> [Page extract]:

*-*-*

On Thursday, August 3, 2023 at 1:39:17 AM UTC+8, Fonntuggnio wrote:
> Sorry for the total OT, but I failed to build a RegEx with
> the "help" (rotfl) of three different so called IA, getting
> to nothing
>
> I am scanning an HTML document (not in javascript, so I do
> not have access to DOM nodes from inside) and I need to
> match EVERY <p> whole tag.
>
> for whole I mean, starting from the <p and ending with the
> corresponding </p>, but such paragrapha MAY (and may not)
> contain
>
> a long list of attributes, with or without zero or more \n
> \r \t characters, valid, before the >.
The following is an example program of class Regex (class wrapper of regex(3)
functions). The regular expression "<p>.*</p>" should do most of the job, except
real HTML involves comments, nested tags, erroneous format...etc:
[]a_grep "<p>.*</p>" *html
-------------------------------------------------
/* Copyright is licensed by GNU LGPL, see file COPYING. by I.J.Wang 2023
Simulate grep command (Extended regular expression, ERE)

*-*-*

> [Work instruction 1]: Which regular expression does the reply in the regex thread say should do most of the job?
> [Work instruction 2]: Please reproduce the regex thread text between "functions). The regular" and "regular expression, ERE)", inclusive.
The listing is separate material with no connection to the regex thread.

> [Supplied information]:
*-*-*

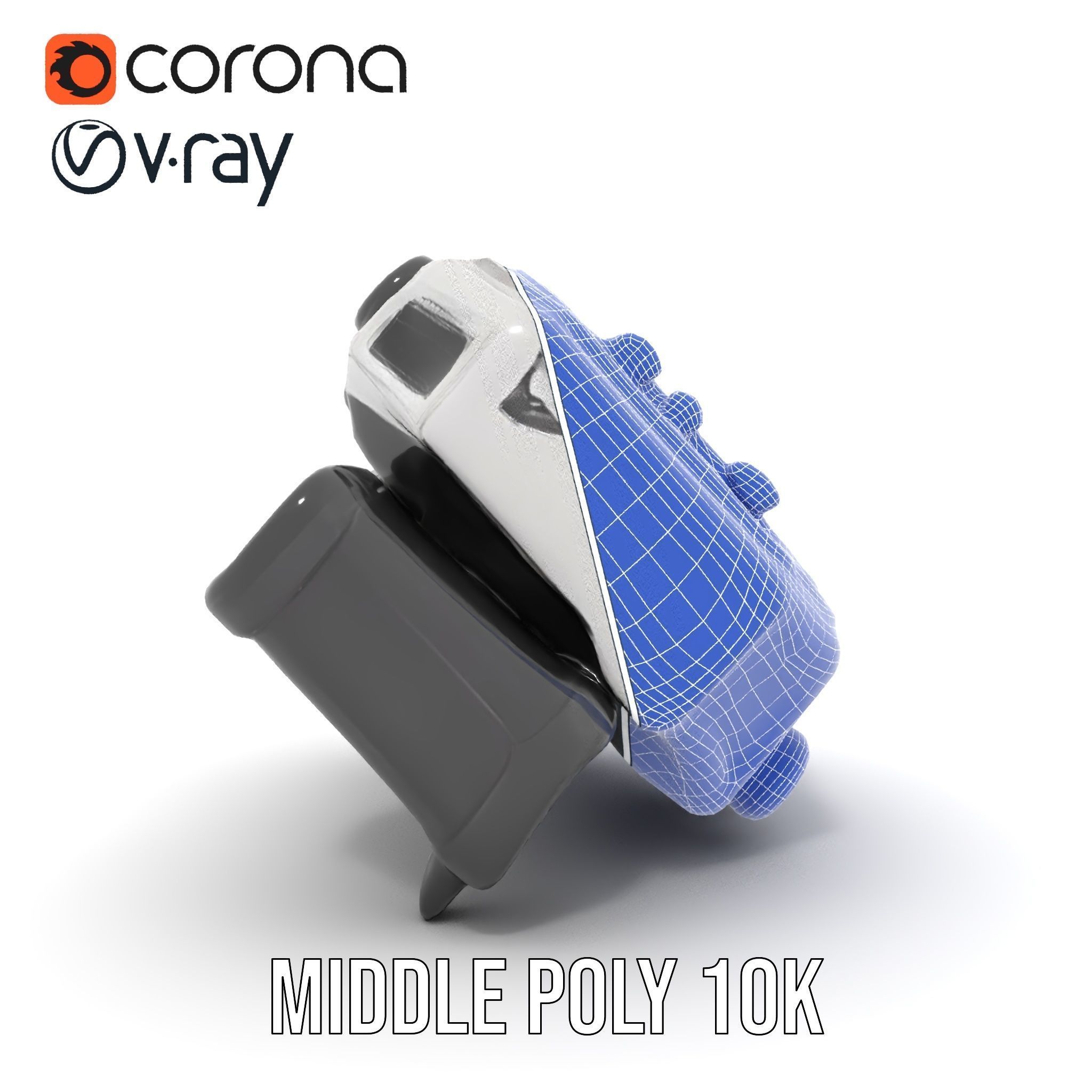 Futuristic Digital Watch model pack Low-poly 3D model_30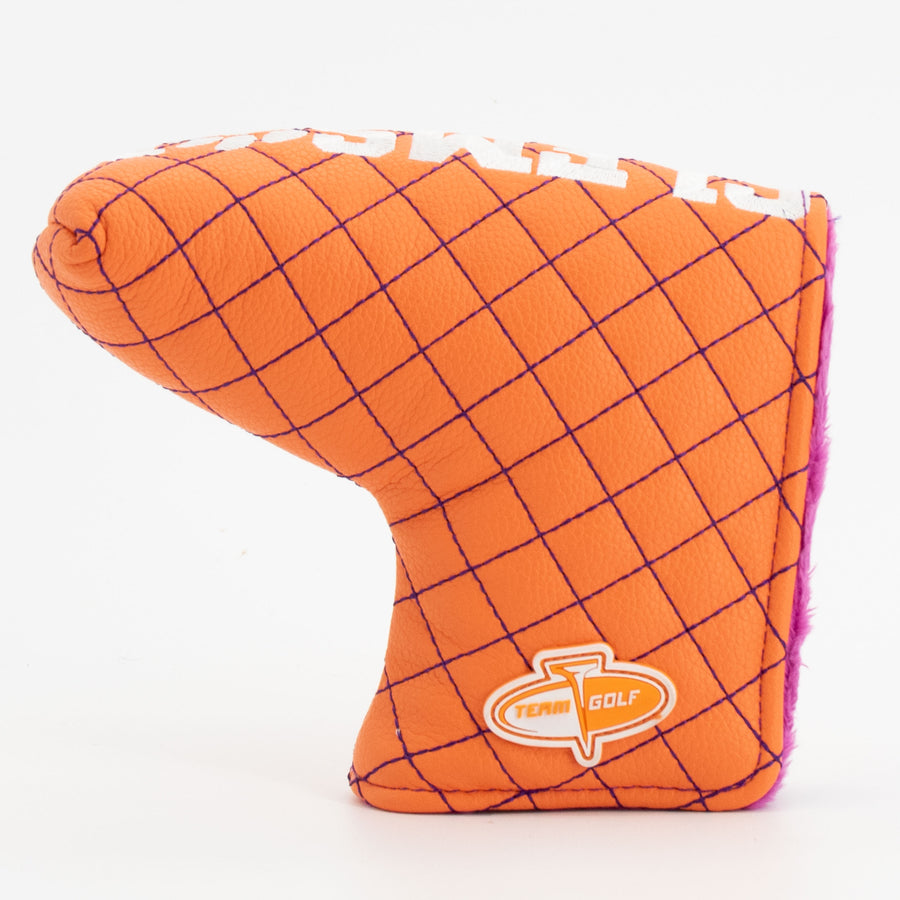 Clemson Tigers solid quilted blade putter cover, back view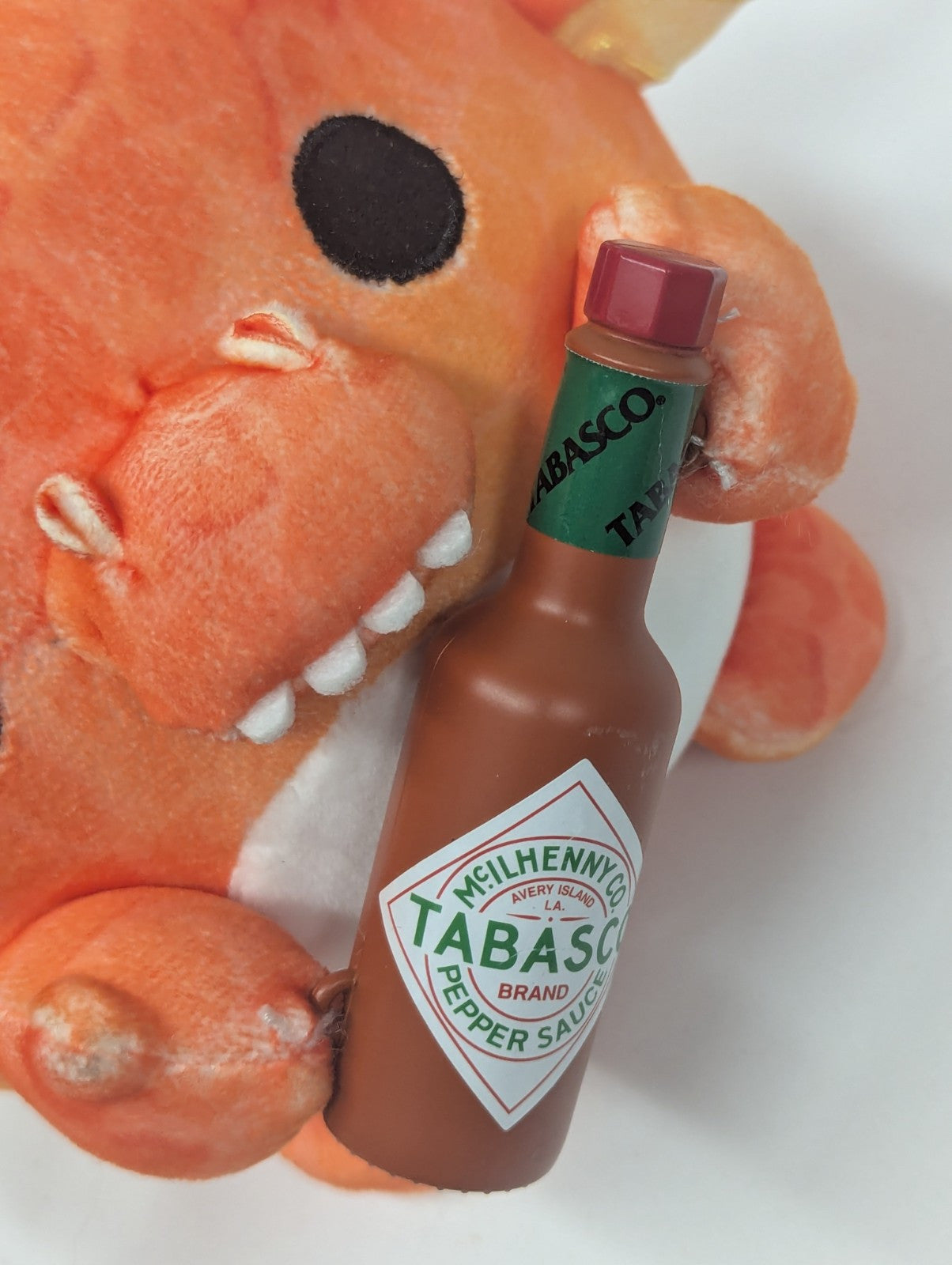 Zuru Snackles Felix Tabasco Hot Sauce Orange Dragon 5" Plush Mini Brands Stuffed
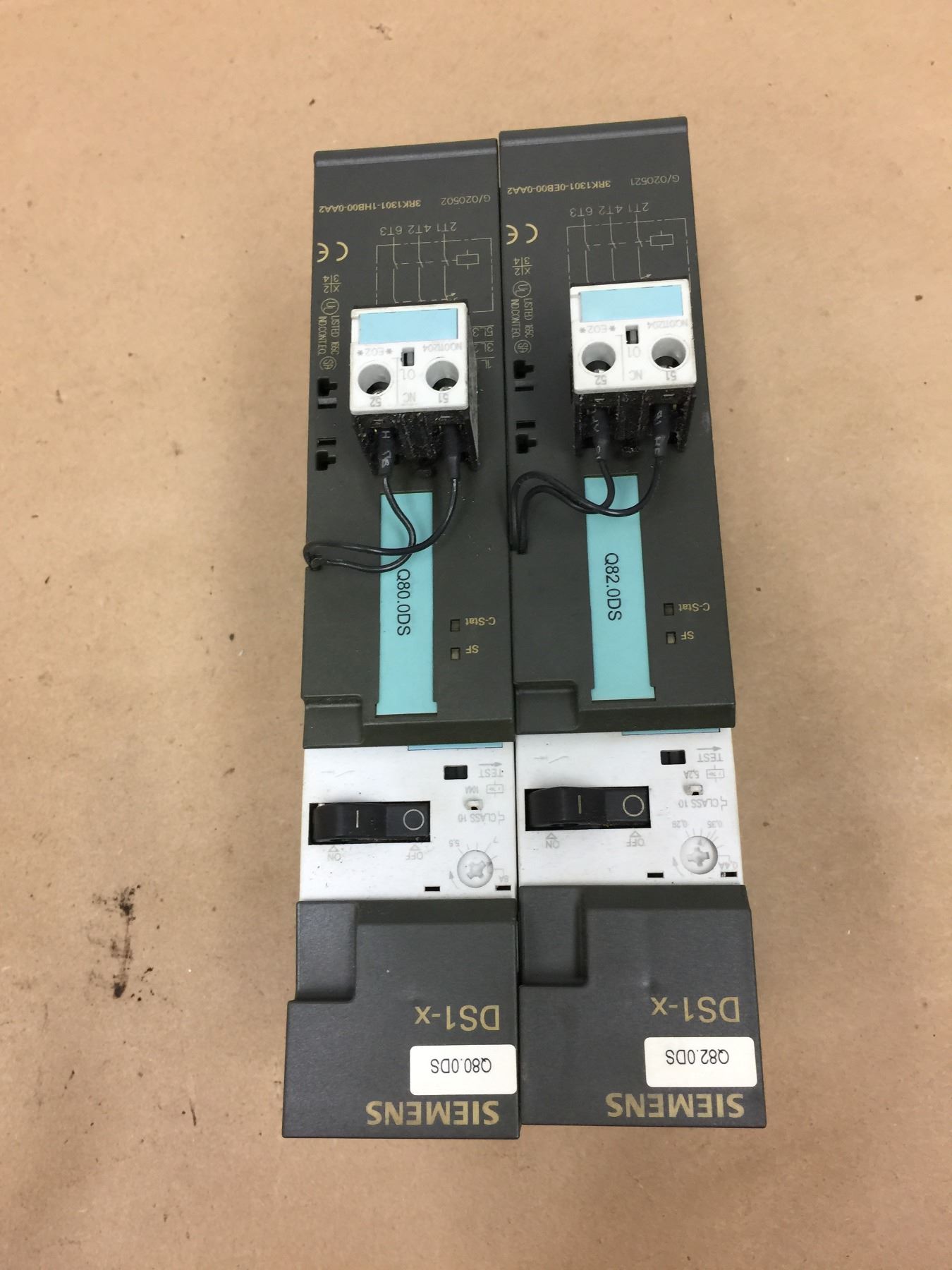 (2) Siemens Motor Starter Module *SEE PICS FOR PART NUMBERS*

*-*-*

> [Answer space 1]: "<p>.*</p>"

> [Answer space 2]:
functions). The regular expression "<p>.*</p>" should do most of the job, except
real HTML involves comments, nested tags, erroneous format...etc:
[]a_grep "<p>.*</p>" *html
-------------------------------------------------
/* Copyright is licensed by GNU LGPL, see file COPYING. by I.J.Wang 2023
Simulate grep command (Extended regular expression, ERE)